Climate change is posing a major threat to global agricultural productivity. Plant growth-promoting bacteria (PGPB) have emerged as sustainable tools to enhance crop tolerance to abiotic stress through different mechanisms. This study aimed to evaluate the physiological, biochemical, and transcriptomic responses of the Altoandina oat variety (Avena sativa AV25T) under water deficit and to determine the effectiveness of PGPB inoculation.

Methods

Six PGPB strains were evaluated: Azospirillum brasilense D7, Pseudomonas fluorescens N7, Herbaspirillum sp. AP21, Bacillus subtilis XT13, Priestia megaterium XT14, and B. amyloliquefaciens XT17. Altoandina oat seedlings were inoculated with individual or dual suspensions and drought stress was induced by suspending irrigation. Physiological and biochemical parameters, including stomatal conductance, chlorophyll content, biomass, proline, soluble sugars, and antioxidant enzyme activities, were measured. Transcriptomic profiling was performed on plants subjected to mild water deficit to identify gene expression changes associated with drought response and PGPB inoculation.

· · ·

To do
Can you finish out the oat drought study by writing the part that comes after its Methods paragraph? The records are separate material, unrelated to the oat drought study.

Given records
· · ·

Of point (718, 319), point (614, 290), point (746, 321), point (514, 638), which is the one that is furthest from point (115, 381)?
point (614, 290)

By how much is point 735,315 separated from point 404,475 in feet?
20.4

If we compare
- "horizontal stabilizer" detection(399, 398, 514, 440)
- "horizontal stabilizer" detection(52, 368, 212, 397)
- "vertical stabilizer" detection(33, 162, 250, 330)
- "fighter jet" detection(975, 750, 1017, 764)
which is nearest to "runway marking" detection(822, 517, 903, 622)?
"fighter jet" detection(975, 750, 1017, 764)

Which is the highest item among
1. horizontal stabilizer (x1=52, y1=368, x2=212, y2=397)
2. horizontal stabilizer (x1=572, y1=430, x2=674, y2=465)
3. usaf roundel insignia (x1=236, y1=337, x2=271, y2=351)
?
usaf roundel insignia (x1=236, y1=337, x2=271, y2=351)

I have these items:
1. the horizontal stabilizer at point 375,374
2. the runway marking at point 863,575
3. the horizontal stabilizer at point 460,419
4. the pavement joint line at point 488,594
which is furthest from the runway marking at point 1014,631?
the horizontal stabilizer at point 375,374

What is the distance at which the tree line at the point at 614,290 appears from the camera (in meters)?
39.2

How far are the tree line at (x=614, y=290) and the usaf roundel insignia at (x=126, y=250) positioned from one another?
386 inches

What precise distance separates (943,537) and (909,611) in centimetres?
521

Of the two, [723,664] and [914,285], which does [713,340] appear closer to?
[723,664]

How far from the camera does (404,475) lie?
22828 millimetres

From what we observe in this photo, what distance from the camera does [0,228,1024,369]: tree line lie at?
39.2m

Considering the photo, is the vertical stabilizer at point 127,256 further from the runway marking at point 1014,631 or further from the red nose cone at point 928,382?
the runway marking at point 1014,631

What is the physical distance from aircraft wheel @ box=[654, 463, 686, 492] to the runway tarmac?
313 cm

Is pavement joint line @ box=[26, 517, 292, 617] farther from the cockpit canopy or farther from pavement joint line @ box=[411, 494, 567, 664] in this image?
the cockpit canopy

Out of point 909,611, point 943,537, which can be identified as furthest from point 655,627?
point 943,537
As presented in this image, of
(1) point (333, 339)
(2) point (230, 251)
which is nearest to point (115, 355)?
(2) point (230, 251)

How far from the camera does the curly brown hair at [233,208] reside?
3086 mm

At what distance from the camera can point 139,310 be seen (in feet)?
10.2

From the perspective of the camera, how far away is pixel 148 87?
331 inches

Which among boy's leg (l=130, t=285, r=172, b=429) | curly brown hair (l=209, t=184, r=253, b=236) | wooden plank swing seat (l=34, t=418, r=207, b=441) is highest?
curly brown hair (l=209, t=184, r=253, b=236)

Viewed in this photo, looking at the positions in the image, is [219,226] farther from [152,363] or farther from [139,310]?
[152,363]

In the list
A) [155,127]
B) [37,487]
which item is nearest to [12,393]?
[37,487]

· · ·

Answer below
Results

Water deficit significantly affected oat physiology, reducing stomatal conductance and chlorophyll content while inducing the accumulation of osmoprotectants and activation of antioxidant enzymes. N7 and XT17 inoculation mitigated these effects, improving water retention, photosynthetic efficiency, enhanced proline and sugar accumulation compared to non-inoculated controls. Transcriptomic analysis revealed a coordinated activation of genes involved in developmental, signaling, and photosynthetic pathways under mild stress.

Conclusions

This study demonstrates that selected PGPB strains can enhance drought recovery in the Altoandina oat variety through physiological and biochemical adjustments. Further multi-omics studies are needed to elucidate the molecular mechanisms underlying these beneficial interactions.